To be eligible to participate in Federal Student Aid (FSA) programs, students must:

  • be enrolled or accepted for enrollment as a regular student in an eligible program of study for the purpose of obtaining a degree;
  • be a U.S. citizen or an eligible non-citizen (verification of eligible non-citizen status may be required);
  • be a high school graduate, have a recognized equivalent (i.e. GED certificate) or College transcripts reflecting an associate degree or higher with equivalent earned credits (at least 60 semester credit hours or 72 quarter credit hours) is required for all undergraduates students.

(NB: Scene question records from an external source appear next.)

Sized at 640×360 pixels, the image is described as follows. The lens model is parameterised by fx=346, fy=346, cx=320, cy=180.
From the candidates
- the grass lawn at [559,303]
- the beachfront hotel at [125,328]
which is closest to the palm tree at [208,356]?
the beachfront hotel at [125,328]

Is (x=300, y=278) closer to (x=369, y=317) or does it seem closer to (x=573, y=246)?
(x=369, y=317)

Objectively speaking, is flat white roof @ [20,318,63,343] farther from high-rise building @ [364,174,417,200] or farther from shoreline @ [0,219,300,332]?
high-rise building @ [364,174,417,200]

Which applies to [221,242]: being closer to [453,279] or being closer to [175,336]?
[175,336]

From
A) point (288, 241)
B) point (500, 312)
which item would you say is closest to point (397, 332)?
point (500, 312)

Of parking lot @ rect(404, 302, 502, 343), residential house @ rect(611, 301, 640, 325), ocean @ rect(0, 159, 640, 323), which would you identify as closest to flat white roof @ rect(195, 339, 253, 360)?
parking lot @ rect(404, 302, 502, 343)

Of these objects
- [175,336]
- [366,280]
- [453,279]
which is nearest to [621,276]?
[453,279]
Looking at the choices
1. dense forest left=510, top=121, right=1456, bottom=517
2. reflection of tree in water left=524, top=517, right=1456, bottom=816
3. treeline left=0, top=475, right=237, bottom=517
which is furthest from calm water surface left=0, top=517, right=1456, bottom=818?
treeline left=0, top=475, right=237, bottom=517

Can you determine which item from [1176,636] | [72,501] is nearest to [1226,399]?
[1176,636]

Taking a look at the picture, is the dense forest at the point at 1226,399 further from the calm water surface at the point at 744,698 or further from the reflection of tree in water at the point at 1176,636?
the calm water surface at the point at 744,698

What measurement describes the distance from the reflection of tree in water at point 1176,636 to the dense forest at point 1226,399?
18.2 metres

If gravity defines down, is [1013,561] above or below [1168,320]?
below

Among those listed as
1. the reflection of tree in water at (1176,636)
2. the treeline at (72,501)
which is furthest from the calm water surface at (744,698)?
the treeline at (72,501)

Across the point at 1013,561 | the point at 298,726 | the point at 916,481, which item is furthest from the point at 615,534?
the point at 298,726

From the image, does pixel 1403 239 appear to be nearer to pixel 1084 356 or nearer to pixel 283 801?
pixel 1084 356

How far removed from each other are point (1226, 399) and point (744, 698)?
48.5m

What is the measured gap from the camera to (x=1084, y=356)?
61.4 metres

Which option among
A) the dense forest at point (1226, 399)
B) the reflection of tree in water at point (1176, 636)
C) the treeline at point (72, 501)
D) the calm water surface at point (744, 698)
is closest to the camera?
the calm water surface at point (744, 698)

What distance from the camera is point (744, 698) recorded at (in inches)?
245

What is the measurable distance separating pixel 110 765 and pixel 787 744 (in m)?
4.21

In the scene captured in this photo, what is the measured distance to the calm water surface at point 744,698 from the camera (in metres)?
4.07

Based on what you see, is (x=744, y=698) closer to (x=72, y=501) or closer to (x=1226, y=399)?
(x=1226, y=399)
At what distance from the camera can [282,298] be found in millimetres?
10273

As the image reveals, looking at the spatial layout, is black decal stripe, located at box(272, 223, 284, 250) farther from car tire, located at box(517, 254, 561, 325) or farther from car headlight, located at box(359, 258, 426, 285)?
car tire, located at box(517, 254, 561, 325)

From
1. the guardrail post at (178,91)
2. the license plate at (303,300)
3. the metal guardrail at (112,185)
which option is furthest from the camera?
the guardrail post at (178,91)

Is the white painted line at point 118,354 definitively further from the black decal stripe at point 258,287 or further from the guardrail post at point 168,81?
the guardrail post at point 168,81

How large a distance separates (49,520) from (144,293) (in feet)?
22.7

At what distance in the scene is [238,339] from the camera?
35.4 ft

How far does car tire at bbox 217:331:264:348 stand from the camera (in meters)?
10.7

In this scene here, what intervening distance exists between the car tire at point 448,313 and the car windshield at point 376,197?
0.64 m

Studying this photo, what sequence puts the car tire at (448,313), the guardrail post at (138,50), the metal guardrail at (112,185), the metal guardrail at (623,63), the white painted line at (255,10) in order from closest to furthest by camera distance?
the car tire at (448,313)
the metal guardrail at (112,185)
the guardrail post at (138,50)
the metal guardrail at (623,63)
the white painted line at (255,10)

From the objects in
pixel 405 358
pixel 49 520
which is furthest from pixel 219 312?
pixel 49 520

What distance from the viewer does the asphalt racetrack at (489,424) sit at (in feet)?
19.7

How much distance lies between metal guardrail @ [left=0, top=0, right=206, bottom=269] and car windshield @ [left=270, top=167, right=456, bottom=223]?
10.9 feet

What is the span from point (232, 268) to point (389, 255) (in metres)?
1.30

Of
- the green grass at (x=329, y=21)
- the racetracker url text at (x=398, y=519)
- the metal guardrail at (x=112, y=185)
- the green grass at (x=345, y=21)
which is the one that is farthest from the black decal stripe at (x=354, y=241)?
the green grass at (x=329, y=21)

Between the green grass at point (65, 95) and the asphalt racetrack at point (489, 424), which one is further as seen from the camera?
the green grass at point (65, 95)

  • not have borrowed in excess of the annual or aggregate loan limits for FSA;
  • be registered with the Selective Service (if required);
  • be satisfying Satisfactory Academic Progress (SAP) standards;
  • not be enrolled solely in remedial coursework;
  • not be currently enrolled in secondary school;
  • have a valid Social Security number (with the exception of students who are from the Republic of the Marshall Islands, Federated States of Micronesia, or the Republic of Palau);
  • not have been convicted of an illegal drug-related offense committed while receiving financial aid. If convicted, the student must visit the FAFSA website to complete the FAFSA. The student will be asked about their drug conviction status and provided a “Drug Worksheet” to complete in order to determine eligibility. Additional help is available by calling 800-4FED-AID (800-433-3243);
  • be enrolled at least half-time if applying to receive Federal Direct Loan program funding;
  • not be incarcerated in a federal or state institution;
  • sign the certification statement on the FAFSA form which states you certify you are not in default on a federal student loan, you do not owe an over payment on a federal student grant, and you will only use federal student aid for educational purposes.